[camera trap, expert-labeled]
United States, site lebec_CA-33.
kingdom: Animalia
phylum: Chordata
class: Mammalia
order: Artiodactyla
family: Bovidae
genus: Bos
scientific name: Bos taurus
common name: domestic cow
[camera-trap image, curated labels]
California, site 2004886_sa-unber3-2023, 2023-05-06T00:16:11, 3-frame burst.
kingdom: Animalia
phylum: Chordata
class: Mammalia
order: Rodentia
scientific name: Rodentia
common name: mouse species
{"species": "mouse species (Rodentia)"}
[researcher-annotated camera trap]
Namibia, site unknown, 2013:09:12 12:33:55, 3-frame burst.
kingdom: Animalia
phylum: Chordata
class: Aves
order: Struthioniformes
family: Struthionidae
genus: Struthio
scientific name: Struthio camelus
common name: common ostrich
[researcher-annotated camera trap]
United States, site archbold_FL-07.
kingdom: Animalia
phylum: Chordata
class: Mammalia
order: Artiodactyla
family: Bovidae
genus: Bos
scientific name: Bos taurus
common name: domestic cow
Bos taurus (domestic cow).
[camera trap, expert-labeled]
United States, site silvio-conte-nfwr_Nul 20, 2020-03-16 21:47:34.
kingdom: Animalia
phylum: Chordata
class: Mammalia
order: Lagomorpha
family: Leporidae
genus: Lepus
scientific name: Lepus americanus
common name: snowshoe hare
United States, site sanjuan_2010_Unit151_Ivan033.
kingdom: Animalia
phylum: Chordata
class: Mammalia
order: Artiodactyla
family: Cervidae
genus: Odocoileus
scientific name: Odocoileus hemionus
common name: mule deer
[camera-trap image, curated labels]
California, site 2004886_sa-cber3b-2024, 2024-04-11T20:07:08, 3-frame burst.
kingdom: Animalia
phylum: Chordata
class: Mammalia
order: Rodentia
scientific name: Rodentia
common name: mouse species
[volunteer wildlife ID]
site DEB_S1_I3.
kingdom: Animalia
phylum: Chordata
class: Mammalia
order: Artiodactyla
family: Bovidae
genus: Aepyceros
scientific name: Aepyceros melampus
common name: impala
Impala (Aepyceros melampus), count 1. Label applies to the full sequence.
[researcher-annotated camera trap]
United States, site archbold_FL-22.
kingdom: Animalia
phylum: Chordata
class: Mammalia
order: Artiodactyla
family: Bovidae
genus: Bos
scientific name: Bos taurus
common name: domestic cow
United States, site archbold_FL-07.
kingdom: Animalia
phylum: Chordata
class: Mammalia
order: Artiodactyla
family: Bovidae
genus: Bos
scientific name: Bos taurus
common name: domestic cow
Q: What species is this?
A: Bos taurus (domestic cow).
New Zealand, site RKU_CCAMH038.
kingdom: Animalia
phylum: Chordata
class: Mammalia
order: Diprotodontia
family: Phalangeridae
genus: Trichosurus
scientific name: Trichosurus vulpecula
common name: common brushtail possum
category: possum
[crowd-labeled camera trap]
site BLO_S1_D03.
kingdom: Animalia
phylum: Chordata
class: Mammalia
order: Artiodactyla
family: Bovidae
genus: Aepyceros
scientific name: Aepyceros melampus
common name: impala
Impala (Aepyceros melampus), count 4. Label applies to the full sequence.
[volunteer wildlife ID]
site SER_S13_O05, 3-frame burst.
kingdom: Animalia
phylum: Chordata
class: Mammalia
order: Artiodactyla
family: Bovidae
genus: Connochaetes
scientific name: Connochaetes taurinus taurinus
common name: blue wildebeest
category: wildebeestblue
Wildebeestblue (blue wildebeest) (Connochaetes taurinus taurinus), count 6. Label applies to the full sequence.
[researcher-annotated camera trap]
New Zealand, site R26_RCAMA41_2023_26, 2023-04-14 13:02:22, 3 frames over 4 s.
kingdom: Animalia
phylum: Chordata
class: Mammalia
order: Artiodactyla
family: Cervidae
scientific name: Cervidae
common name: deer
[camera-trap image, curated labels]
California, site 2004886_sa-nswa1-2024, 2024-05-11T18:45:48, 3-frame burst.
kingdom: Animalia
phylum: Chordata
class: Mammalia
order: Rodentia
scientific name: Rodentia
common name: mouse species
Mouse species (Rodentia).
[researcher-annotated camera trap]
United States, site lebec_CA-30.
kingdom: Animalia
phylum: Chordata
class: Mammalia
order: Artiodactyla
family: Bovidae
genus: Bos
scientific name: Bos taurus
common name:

_Task to complete_: Your reply must contain exactly the lines from the first line of the data through the line holding "common name: snowshoe hare", and nothing more.

_Result for this task_:
[camera trap, expert-labeled]
United States, site lebec_CA-33.
kingdom: Animalia
phylum: Chordata
class: Mammalia
order: Artiodactyla
family: Bovidae
genus: Bos
scientific name: Bos taurus
common name: domestic cow
[camera-trap image, curated labels]
California, site 2004886_sa-unber3-2023, 2023-05-06T00:16:11, 3-frame burst.
kingdom: Animalia
phylum: Chordata
class: Mammalia
order: Rodentia
scientific name: Rodentia
common name: mouse species
{"species": "mouse species (Rodentia)"}
[researcher-annotated camera trap]
Namibia, site unknown, 2013:09:12 12:33:55, 3-frame burst.
kingdom: Animalia
phylum: Chordata
class: Aves
order: Struthioniformes
family: Struthionidae
genus: Struthio
scientific name: Struthio camelus
common name: common ostrich
[researcher-annotated camera trap]
United States, site archbold_FL-07.
kingdom: Animalia
phylum: Chordata
class: Mammalia
order: Artiodactyla
family: Bovidae
genus: Bos
scientific name: Bos taurus
common name: domestic cow
Bos taurus (domestic cow).
[camera trap, expert-labeled]
United States, site silvio-conte-nfwr_Nul 20, 2020-03-16 21:47:34.
kingdom: Animalia
phylum: Chordata
class: Mammalia
order: Lagomorpha
family: Leporidae
genus: Lepus
scientific name: Lepus americanus
common name: snowshoe hare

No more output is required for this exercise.